Within the framework of the practical implementation of the method according to the invention, it has proven itself to apply the event data set to the input of the processor unit in the form of an n-tuple, whereby the dimension of the vector is changeable, therefore the value n of the n-tuple is changeable. In this connection, the n-tuple does not necessarily have to be standardized. It usually consists of key value pairs. With a change in the dimensions of the event data set, or of the vector given to the processing unit, respectively, it is possible to react to changed boundary conditions with a changed event data set, so that in the course of the evaluation of one and the same business process, it is possible to work with different event data sets, if necessary. In this connection, changed boundary conditions do not require that the prediction and evaluation process be broken off, with the result that the previous prediction and evaluation results would be lost for the further evaluation. Instead, the learning process can be dynamically adapted by means of self-adaptation of the evaluation system, by means of a simple adaptation of the input data set and/or a change in dimensions.

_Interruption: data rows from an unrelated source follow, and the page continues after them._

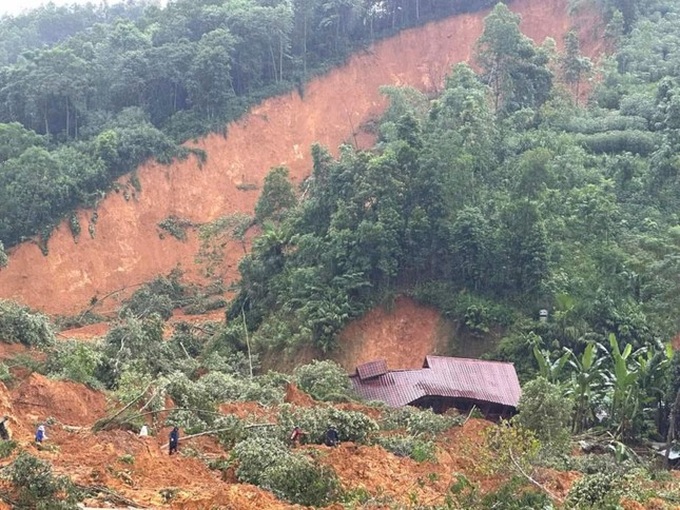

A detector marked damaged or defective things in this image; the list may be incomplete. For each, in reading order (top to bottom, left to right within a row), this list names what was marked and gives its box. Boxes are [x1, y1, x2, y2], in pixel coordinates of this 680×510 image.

rusty metal roof [356, 360, 388, 380]
rusty metal roof [350, 356, 520, 408]
damaged house [350, 354, 520, 418]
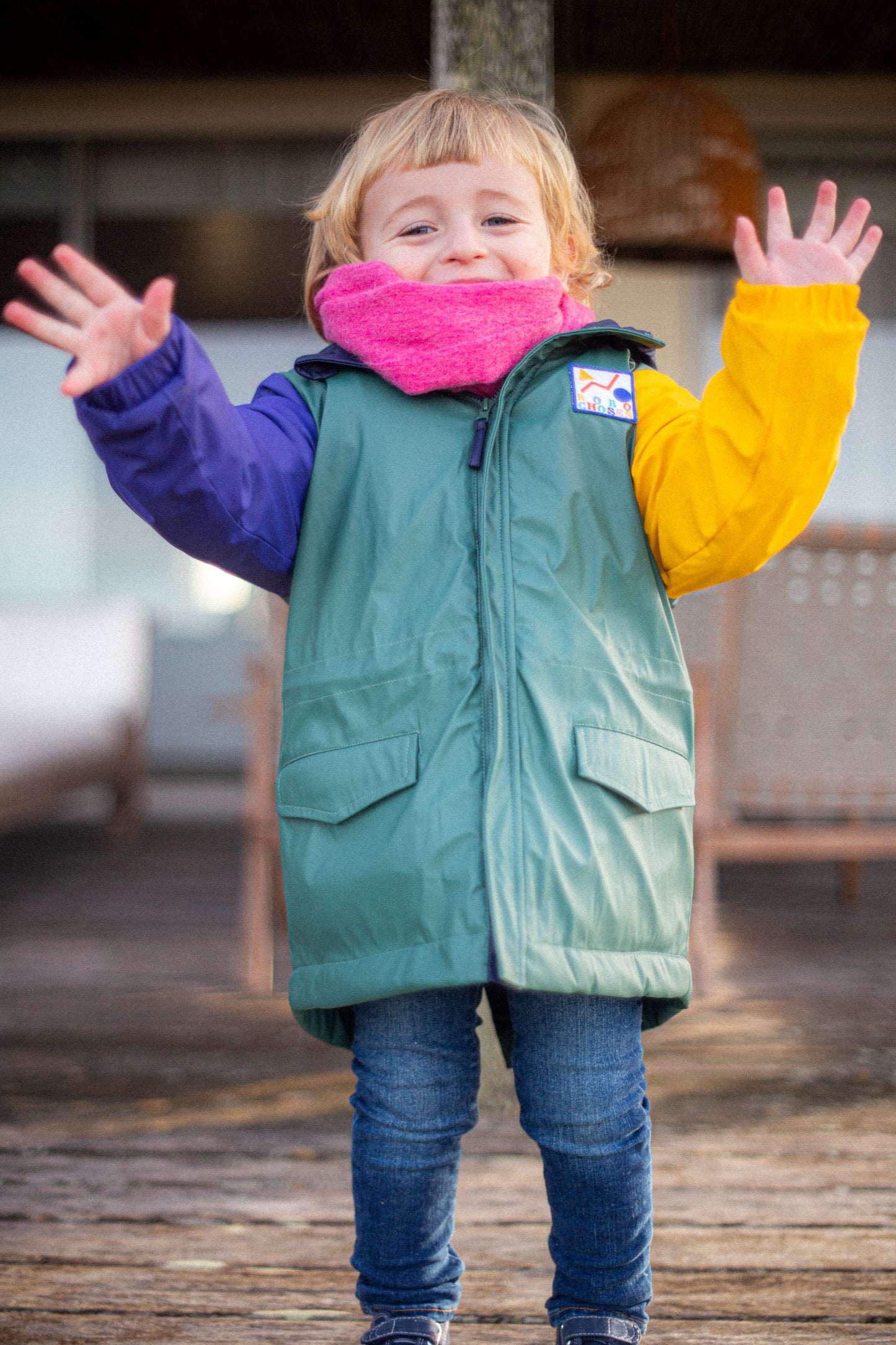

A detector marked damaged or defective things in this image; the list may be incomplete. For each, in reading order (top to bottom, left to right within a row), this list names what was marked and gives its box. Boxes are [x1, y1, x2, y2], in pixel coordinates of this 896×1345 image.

rusty brown object [583, 77, 763, 259]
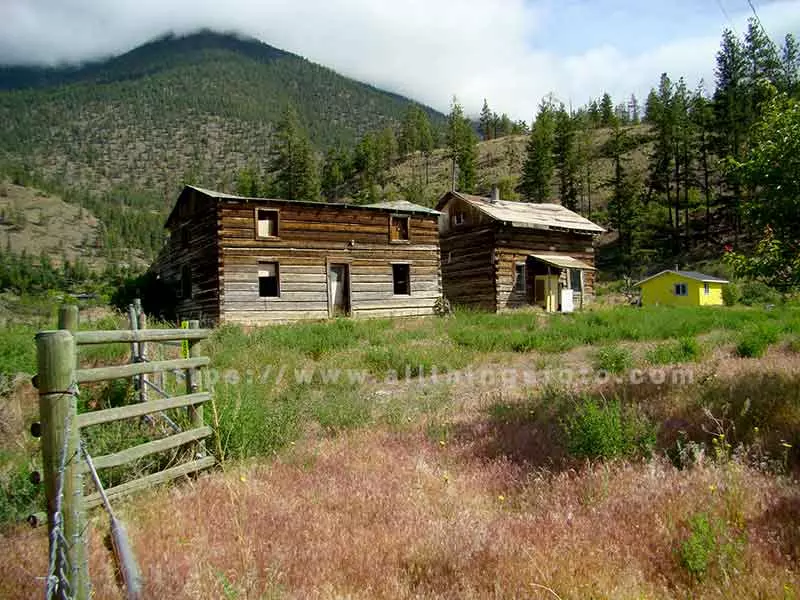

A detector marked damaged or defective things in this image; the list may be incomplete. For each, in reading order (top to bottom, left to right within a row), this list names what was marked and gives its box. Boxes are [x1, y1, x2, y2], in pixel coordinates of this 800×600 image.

broken window [260, 209, 282, 239]
broken window [260, 264, 282, 298]
broken window [394, 264, 412, 298]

Another significant advantage of the method according to the invention lies in the fact that the evaluation result of the evaluation unit that is fed back to the return input of the processor unit is a numerical value and therefore easily comprehensible. For example, a high evaluation result stands for a high sales volume of the customer, and a low evaluation result stands for a correspondingly low sales volume. This significantly facilitates the practical use of the prediction method. The variable returned to the return input therefore already represents a model of a fact.

In an advantageous embodiment, the evaluation process that takes place in the evaluation unit that follows the processing unit represents a self-adaptive system that has an incremental learning mechanism at its disposal. In this connection, the method must first be initiated with predefined training event data sets, due to lack of corresponding experience in the past, which sets are sequentially applied to the processing unit and passed on to the subsequent evaluation unit in the form of the characteristic vectors described above, with the result that a first optimization of the prediction method takes place, whereby an improvement of the system already takes place with an increasing number of event data sets that are processed, particularly also real event data sets.

In this connection, the dynamics of the prediction of the prediction method also become clear in that the evaluation results, in each instance, are assigned a time-related evaluation and, as a function of this, a priority weighting. The older evaluations have a lower weight than the more recent ones, so that changing boundary conditions can also be appropriately taken into consideration in this regard. This functionality of the evaluation method is accurately described as a “forget function.”

The dynamics of the prediction method according to the invention are reflected, among other things, also by an additional set-up input of the processing unit, by way of which it is possible to enter additional parameters into an on-going evaluation, or to define the parameters of the event data set in changed manner. In other words, parameterization, i.e. pre-definition of the event data sets applied to the input of the processing unit takes place by way of the set-up input. By way of the set-up input, additional variables can be entered “on the fly,” and therefore the dimension of the event data set can be expanded.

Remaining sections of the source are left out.